• **DATASET RECORDS**
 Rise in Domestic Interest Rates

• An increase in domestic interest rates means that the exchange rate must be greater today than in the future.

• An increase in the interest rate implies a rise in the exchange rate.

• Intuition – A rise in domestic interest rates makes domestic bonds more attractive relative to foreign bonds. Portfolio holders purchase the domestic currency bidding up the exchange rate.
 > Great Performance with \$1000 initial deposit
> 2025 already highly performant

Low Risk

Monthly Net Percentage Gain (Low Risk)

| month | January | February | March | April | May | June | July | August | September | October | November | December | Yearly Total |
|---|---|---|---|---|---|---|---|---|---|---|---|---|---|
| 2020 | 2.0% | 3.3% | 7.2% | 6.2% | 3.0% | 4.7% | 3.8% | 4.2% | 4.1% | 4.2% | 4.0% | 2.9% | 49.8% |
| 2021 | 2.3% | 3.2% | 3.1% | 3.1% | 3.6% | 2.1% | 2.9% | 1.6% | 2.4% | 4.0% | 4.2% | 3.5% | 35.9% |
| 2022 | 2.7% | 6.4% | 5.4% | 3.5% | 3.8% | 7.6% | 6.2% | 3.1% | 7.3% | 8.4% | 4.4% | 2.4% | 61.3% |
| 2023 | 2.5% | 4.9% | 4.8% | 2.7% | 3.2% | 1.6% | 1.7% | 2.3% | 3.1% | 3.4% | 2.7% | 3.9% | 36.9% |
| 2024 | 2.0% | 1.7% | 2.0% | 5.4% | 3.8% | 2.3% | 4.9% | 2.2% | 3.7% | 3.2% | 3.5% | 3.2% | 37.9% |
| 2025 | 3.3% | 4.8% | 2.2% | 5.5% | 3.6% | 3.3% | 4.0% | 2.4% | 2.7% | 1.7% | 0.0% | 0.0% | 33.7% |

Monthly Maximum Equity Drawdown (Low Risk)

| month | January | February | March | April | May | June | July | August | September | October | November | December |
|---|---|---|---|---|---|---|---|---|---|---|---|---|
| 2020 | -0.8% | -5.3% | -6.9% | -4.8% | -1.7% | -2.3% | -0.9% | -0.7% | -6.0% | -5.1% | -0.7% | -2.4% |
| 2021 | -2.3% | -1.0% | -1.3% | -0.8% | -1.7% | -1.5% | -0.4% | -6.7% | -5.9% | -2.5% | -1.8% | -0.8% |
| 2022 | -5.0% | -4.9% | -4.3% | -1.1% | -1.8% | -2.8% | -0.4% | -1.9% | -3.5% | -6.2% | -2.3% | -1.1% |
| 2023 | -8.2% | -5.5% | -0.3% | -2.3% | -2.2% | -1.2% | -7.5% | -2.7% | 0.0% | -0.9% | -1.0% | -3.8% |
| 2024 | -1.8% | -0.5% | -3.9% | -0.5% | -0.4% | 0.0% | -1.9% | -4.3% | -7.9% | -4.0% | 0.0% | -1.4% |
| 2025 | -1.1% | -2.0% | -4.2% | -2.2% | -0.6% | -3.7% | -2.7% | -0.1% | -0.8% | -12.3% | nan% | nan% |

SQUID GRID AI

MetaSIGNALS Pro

• **WHAT IS BEING ASKED**
Would you filter the entries above and keep each line that has the word "Monthly"?

• **SOLVED EXERCISE**
Monthly Net Percentage Gain (Low Risk)
Monthly Maximum Equity Drawdown (Low Risk)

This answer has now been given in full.